▶ What to produce
From top to bottom, each entry below must be reproduced exactly.

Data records
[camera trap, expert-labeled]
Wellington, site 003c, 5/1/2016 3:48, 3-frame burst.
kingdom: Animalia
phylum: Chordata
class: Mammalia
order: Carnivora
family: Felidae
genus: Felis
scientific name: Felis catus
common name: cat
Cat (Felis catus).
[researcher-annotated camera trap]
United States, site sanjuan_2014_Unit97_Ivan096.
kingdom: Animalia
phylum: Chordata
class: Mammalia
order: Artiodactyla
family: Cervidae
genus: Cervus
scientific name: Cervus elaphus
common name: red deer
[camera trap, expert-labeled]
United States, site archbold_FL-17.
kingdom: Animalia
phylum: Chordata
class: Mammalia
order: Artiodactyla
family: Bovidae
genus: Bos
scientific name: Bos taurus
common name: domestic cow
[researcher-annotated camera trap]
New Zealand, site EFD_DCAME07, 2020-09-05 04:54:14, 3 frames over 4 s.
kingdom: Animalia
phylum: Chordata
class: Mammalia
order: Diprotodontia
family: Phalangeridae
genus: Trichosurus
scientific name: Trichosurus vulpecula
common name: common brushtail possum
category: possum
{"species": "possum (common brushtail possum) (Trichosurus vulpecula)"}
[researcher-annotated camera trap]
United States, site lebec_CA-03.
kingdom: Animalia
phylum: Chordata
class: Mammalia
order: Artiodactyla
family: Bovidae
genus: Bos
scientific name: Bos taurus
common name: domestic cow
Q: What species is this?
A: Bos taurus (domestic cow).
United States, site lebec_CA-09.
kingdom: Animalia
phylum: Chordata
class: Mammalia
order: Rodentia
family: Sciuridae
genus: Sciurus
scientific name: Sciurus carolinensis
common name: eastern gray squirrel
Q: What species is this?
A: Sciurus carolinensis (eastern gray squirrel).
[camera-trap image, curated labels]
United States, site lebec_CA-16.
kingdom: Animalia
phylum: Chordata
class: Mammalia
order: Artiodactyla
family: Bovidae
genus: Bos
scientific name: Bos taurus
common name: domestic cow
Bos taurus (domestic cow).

▶ Solution
[camera trap, expert-labeled]
Wellington, site 003c, 5/1/2016 3:48, 3-frame burst.
kingdom: Animalia
phylum: Chordata
class: Mammalia
order: Carnivora
family: Felidae
genus: Felis
scientific name: Felis catus
common name: cat
Cat (Felis catus).
[researcher-annotated camera trap]
United States, site sanjuan_2014_Unit97_Ivan096.
kingdom: Animalia
phylum: Chordata
class: Mammalia
order: Artiodactyla
family: Cervidae
genus: Cervus
scientific name: Cervus elaphus
common name: red deer
[camera trap, expert-labeled]
United States, site archbold_FL-17.
kingdom: Animalia
phylum: Chordata
class: Mammalia
order: Artiodactyla
family: Bovidae
genus: Bos
scientific name: Bos taurus
common name: domestic cow
[researcher-annotated camera trap]
New Zealand, site EFD_DCAME07, 2020-09-05 04:54:14, 3 frames over 4 s.
kingdom: Animalia
phylum: Chordata
class: Mammalia
order: Diprotodontia
family: Phalangeridae
genus: Trichosurus
scientific name: Trichosurus vulpecula
common name: common brushtail possum
category: possum
{"species": "possum (common brushtail possum) (Trichosurus vulpecula)"}
[researcher-annotated camera trap]
United States, site lebec_CA-03.
kingdom: Animalia
phylum: Chordata
class: Mammalia
order: Artiodactyla
family: Bovidae
genus: Bos
scientific name: Bos taurus
common name: domestic cow
Q: What species is this?
A: Bos taurus (domestic cow).
United States, site lebec_CA-09.
kingdom: Animalia
phylum: Chordata
class: Mammalia
order: Rodentia
family: Sciuridae
genus: Sciurus
scientific name: Sciurus carolinensis
common name: eastern gray squirrel
Q: What species is this?
A: Sciurus carolinensis (eastern gray squirrel).
[camera-trap image, curated labels]
United States, site lebec_CA-16.
kingdom: Animalia
phylum: Chordata
class: Mammalia
order: Artiodactyla
family: Bovidae
genus: Bos
scientific name: Bos taurus
common name: domestic cow
Bos taurus (domestic cow).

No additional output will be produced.